= Coalition to Abolish the Fur Trade =

The Coalition to Abolish the Fur Trade (CAFT) refers to a decentralised collective of grassroots groups that campaign internationally against the production and use of animal fur for clothing and other items. It started in the US in the 1990s, when fur farms were being raided during the Animal Liberation Front's Operation Bite Back.

== United Kingdom==
In 2007 CAFT UK announced the results a two-year investigation into the use of rabbit fur. They infiltrated farms, slaughterhouses, dressing companies, manufacturers and retailers, getting photographic and video evidence of the process.

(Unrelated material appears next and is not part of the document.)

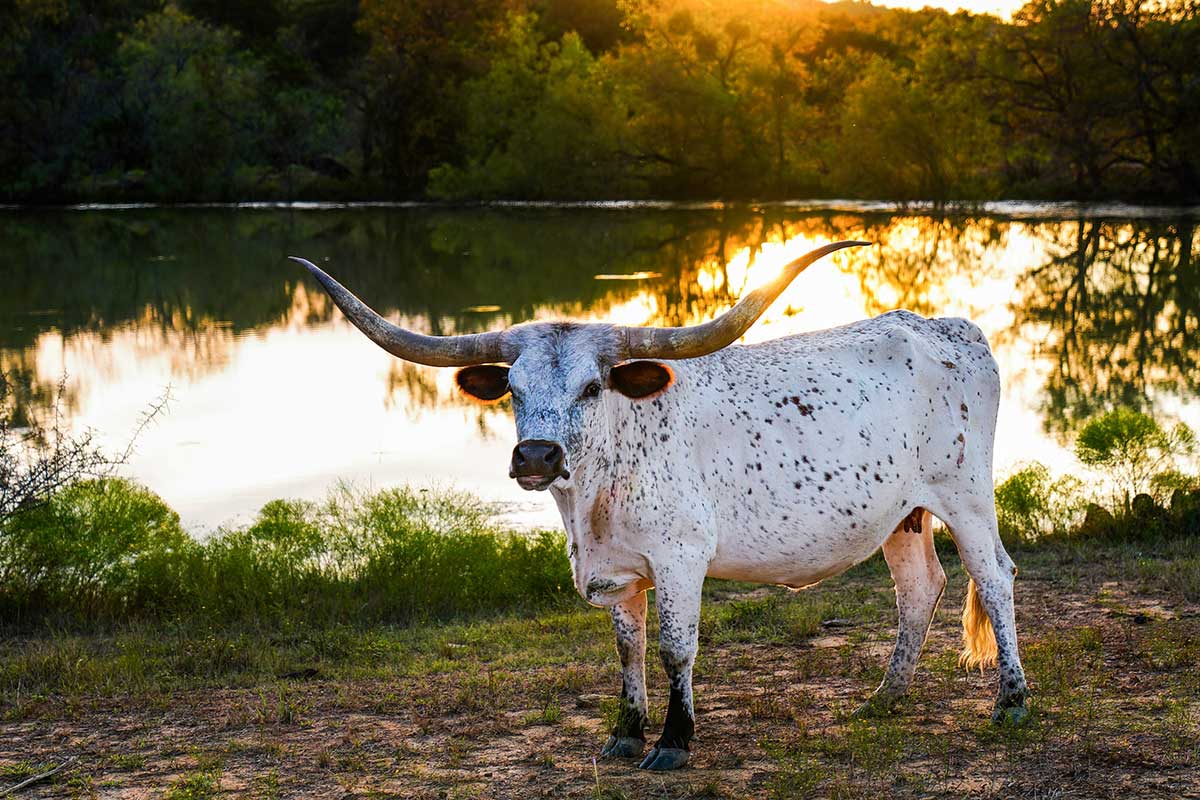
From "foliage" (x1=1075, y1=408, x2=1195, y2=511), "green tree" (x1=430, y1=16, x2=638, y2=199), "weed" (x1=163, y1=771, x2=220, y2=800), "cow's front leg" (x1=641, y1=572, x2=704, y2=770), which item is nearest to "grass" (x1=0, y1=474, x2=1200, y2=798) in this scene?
"weed" (x1=163, y1=771, x2=220, y2=800)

In 2008, CAFT UK ran a campaign against the London-based department store Harrods, which sold garments containing animal fur.

== United States ==
In 2024, CAFT USA played a role in pressuring Marc Jacobs to end the use of fur in his collections. Jacobs announced the change following demonstrations outside his employees' homes, denouncing the group as "radical" and the tactics as "bullying".

In August 2025, the New York Post reported that CAFT USA was organizing protests outside the homes of Vogue employees in Manhattan and Brooklyn, accusing the magazine of continuing to promote fur fashion. Protesters yelled through megaphones, chalked messages, and waved flyers labeling the employees as "killers".